# Help With Id



## Tonym47 (Mar 22, 2015)

Hi Guys    Can anyone ID the parts in this picture?


----------



## kd4gij (Mar 22, 2015)

Yes. It is a big red "X". Your pic no workie.


----------



## Cactus Farmer (Mar 22, 2015)

The "X" I see is more like Crimson fading to dark pink terminations......


----------



## davidh (Mar 22, 2015)

im glad we figured that one out fer ya


----------



## CluelessNewB (Mar 22, 2015)

*X* (named _ex_ /ˈɛks/, plural _exes_[1]) is the twenty-fourth letter in the ISO basic Latin alphabet. In Roman numerals, it represents 10.
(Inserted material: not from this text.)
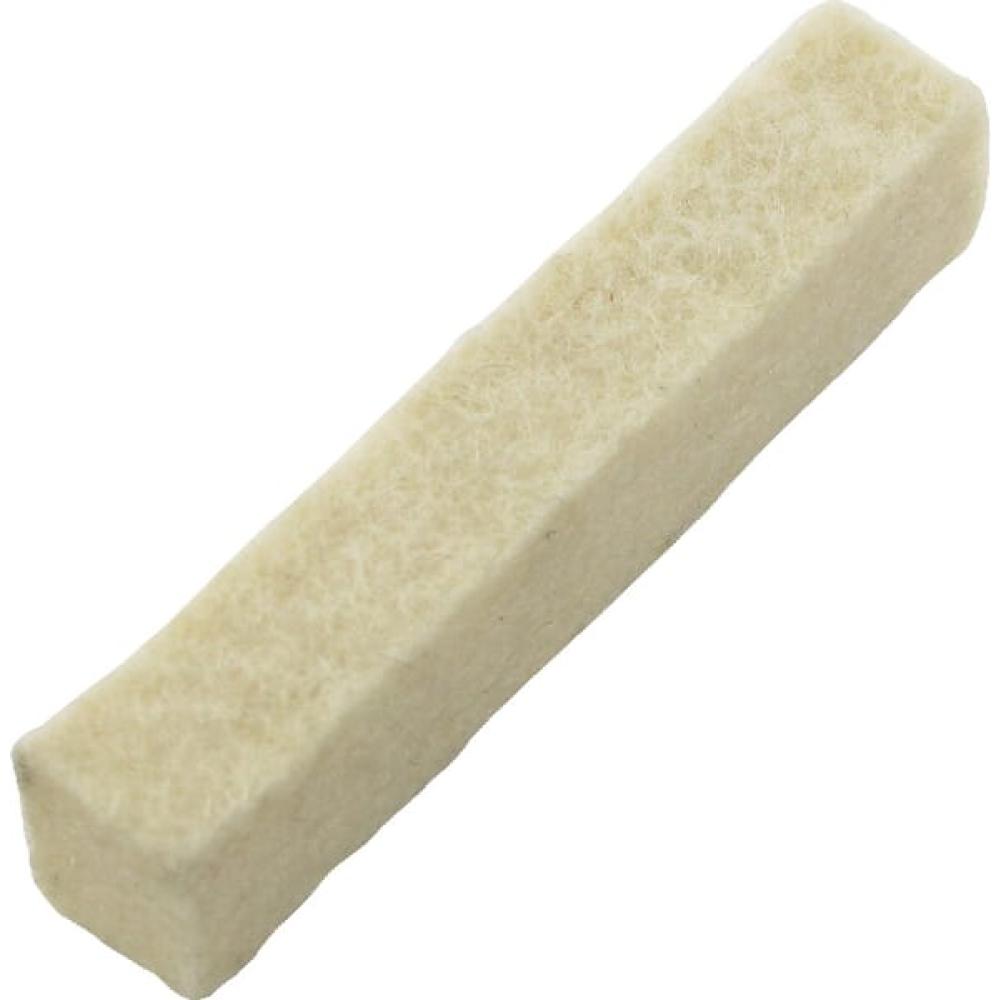 Kraftstofffilter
More info can be found here:  https://en.wikipedia.org/wiki/X


----------



## tertiaryjim (Mar 22, 2015)

That's where the treasure is buried. Dig below it.


----------



## jim18655 (Mar 22, 2015)

I tried digging and the X keeps moving.


----------



## oldboy1950 (Mar 22, 2015)

you guys are a blast


----------



## jtrain (Mar 22, 2015)

I believe it is part X


----------



## Tonym47 (Mar 23, 2015)

Tonym47 said:


> Hi Guys    Can anyone ID the parts in this picture?


----------



## NightWing (Mar 23, 2015)

My X moved to Georgia.


----------



## Tonym47 (Mar 23, 2015)

OK OK I screwed up


----------



## bpratl (Mar 23, 2015)

NightWing said:


> My X moved to Georgia.


 Good one, I had to laugh.


----------



## GA Gyro (Mar 23, 2015)

NightWing said:


> My X moved to Georgia.



I think I met here at a party...

Just kidding...


----------



## Cactus Farmer (Mar 23, 2015)

Tony,  we all make mistakes ,some of us are warped and take the oppertunity to have a laugh with it. Please ,no harm was intended. Now I'm scared to try to post a picture........I'll review the procedure before trying it and most likely still foul it up on the first few tries. "Say lavee" as we say in Texas


----------



## kd4gij (Mar 23, 2015)

Tonym47 said:


> OK OK I screwed up


 
 Tommy We wern't poken fun at you, We have all had problems lerning the new forum. Hope you can get the pictures loaded. We all like tol pic's If you need help one of the mods will be glad to help.


----------



## kd4gij (Mar 23, 2015)

And I just wan't to say, I think the " What is it , Help ID " threads are the best. I like trying to figure it out and some of the wild guses are just to funny.  That is the first thing I look for when I come here.


----------



## fahrphrompuken (Mar 25, 2015)

Hah, this thread was a crack up . But did you ever ID the parts you were asking about?


----------